"""

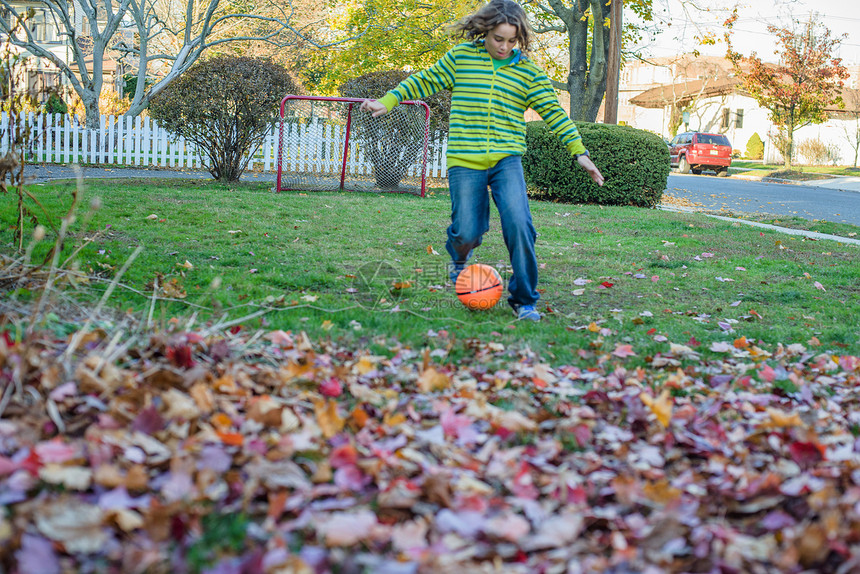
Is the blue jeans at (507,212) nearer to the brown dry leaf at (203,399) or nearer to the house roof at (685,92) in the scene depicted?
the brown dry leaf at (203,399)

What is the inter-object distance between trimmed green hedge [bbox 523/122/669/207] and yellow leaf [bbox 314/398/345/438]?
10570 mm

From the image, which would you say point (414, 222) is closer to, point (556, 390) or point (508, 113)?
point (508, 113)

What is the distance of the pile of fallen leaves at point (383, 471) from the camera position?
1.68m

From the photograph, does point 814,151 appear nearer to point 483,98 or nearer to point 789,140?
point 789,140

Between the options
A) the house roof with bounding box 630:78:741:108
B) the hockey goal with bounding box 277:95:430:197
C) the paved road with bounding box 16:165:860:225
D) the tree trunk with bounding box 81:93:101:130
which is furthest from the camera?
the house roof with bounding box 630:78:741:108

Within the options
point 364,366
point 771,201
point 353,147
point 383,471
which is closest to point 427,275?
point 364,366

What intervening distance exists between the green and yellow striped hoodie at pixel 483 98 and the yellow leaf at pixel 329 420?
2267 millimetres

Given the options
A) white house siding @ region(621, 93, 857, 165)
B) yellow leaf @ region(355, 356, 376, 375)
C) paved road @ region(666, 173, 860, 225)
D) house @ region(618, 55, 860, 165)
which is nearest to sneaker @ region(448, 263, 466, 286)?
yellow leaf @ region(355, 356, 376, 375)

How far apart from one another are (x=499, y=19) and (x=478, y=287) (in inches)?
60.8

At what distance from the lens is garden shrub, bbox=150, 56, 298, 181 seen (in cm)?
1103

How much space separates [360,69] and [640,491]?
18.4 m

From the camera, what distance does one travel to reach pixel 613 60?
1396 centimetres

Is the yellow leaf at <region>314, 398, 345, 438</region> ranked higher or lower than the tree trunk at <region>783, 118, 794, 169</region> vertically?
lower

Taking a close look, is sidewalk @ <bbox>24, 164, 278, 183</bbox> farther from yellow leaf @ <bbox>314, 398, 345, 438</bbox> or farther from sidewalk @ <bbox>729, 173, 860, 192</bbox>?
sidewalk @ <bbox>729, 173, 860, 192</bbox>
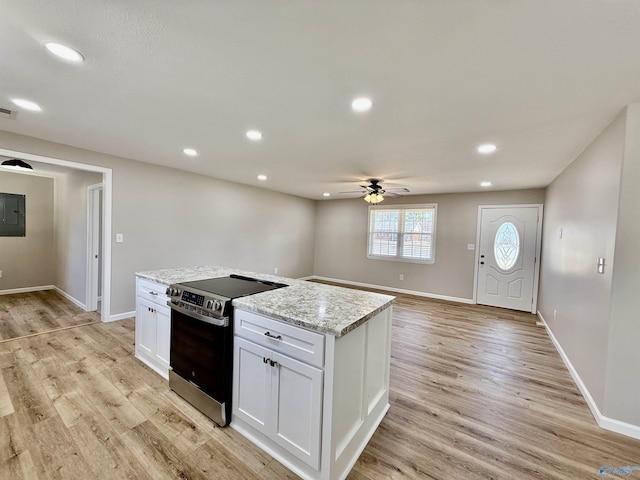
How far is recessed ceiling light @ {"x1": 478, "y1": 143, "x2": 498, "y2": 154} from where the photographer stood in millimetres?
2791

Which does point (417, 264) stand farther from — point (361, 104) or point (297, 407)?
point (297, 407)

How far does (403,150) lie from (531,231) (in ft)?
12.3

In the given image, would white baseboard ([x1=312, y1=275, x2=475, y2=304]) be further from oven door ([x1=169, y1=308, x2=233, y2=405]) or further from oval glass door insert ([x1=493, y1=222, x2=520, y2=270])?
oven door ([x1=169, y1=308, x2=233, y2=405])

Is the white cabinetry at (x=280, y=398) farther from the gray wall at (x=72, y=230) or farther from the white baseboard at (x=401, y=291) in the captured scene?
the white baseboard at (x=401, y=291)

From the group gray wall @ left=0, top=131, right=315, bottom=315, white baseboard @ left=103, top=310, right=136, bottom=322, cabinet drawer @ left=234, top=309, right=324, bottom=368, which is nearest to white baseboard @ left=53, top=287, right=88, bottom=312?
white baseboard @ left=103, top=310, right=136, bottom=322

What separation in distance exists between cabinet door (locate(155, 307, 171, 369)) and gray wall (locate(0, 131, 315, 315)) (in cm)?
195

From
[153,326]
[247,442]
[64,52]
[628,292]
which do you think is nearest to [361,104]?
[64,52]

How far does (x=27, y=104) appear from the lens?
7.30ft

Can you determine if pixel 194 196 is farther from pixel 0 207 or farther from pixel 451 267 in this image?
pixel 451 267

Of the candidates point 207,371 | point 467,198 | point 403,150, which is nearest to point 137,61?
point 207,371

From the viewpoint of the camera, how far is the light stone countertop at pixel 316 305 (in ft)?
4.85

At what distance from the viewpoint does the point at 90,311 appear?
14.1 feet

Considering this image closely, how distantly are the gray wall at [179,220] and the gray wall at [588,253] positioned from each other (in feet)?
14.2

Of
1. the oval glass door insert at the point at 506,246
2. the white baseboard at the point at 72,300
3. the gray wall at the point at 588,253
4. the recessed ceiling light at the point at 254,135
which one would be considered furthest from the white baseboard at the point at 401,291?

"""

■ **WORK INSTRUCTIONS**: Rewrite these lines with "hockey goal" changed to "soccer goal" and everything else unchanged. Leave out the pictures.

■ **RESULT FOR THIS EXERCISE**:
Is the blue jeans at (507,212) nearer to the brown dry leaf at (203,399) or nearer to the house roof at (685,92) in the scene depicted?
the brown dry leaf at (203,399)

What is the inter-object distance between trimmed green hedge [bbox 523/122/669/207] and yellow leaf [bbox 314/398/345/438]?
10570 mm

From the image, which would you say point (414, 222) is closer to, point (556, 390) or point (508, 113)?
point (508, 113)

What is the distance of the pile of fallen leaves at point (383, 471) from the camera position?
1.68m

From the photograph, does point 814,151 appear nearer to point 483,98 or nearer to point 789,140?
point 789,140

Between the options
A) the house roof with bounding box 630:78:741:108
B) the soccer goal with bounding box 277:95:430:197
C) the paved road with bounding box 16:165:860:225
D) the tree trunk with bounding box 81:93:101:130
which is furthest from the camera?
the house roof with bounding box 630:78:741:108

Within the options
point 364,366
point 771,201
point 353,147
point 383,471
which is closest to point 427,275?
point 364,366

What intervening distance exists between the green and yellow striped hoodie at pixel 483 98 and the yellow leaf at pixel 329 420?
2267 millimetres

Given the options
A) white house siding @ region(621, 93, 857, 165)
B) yellow leaf @ region(355, 356, 376, 375)
C) paved road @ region(666, 173, 860, 225)
D) house @ region(618, 55, 860, 165)
which is nearest to sneaker @ region(448, 263, 466, 286)?
yellow leaf @ region(355, 356, 376, 375)

How far apart from one another are (x=499, y=19) and (x=478, y=287) (in inches)?
60.8

At what distance from the lens is garden shrub, bbox=150, 56, 298, 181 seen (in cm)?
1103

How much space separates [360,69] and [640,491]?
18.4 m

From the camera, what distance does one travel to reach pixel 613 60?
1396 centimetres

Is the yellow leaf at <region>314, 398, 345, 438</region> ranked higher or lower than the tree trunk at <region>783, 118, 794, 169</region> vertically?
lower

Taking a close look, is sidewalk @ <bbox>24, 164, 278, 183</bbox> farther from yellow leaf @ <bbox>314, 398, 345, 438</bbox> or farther from sidewalk @ <bbox>729, 173, 860, 192</bbox>?
sidewalk @ <bbox>729, 173, 860, 192</bbox>
How far is recessed ceiling light @ {"x1": 478, "y1": 143, "x2": 498, "y2": 154} from where the photographer stood in millimetres?
2791

Which does point (417, 264) stand farther from — point (361, 104) or point (297, 407)?
point (297, 407)

How far does (403,150) lie from (531,231) (in ft)?
12.3

In the given image, would white baseboard ([x1=312, y1=275, x2=475, y2=304]) be further from oven door ([x1=169, y1=308, x2=233, y2=405]) or further from oval glass door insert ([x1=493, y1=222, x2=520, y2=270])?
oven door ([x1=169, y1=308, x2=233, y2=405])

Is the white cabinetry at (x=280, y=398) farther from the gray wall at (x=72, y=230) or farther from the white baseboard at (x=401, y=291) in the captured scene?
the white baseboard at (x=401, y=291)

From the group gray wall @ left=0, top=131, right=315, bottom=315, white baseboard @ left=103, top=310, right=136, bottom=322, cabinet drawer @ left=234, top=309, right=324, bottom=368, which is nearest to white baseboard @ left=53, top=287, right=88, bottom=312?
white baseboard @ left=103, top=310, right=136, bottom=322

What separation in distance exists between cabinet door (locate(155, 307, 171, 369)) and gray wall (locate(0, 131, 315, 315)) (in cm)?
195

From
[153,326]
[247,442]
[64,52]
[628,292]
which do you think is nearest to [361,104]?
[64,52]

How far does (x=27, y=104) appear from the lens?
7.30ft

Can you determine if pixel 194 196 is farther from pixel 0 207 or farther from pixel 451 267 in this image?
pixel 451 267

Of the candidates point 207,371 | point 467,198 | point 403,150, which is nearest to point 137,61?
point 207,371

From the viewpoint of the camera, how far is the light stone countertop at pixel 316 305 (in ft)?
4.85

At what distance from the viewpoint does the point at 90,311 appear?
14.1 feet

Considering this image closely, how distantly are the gray wall at [179,220] and the gray wall at [588,253] positioned from each other (in feet)?
14.2

Of
1. the oval glass door insert at the point at 506,246
2. the white baseboard at the point at 72,300
3. the gray wall at the point at 588,253
4. the recessed ceiling light at the point at 254,135
which one would be considered furthest from the white baseboard at the point at 401,291?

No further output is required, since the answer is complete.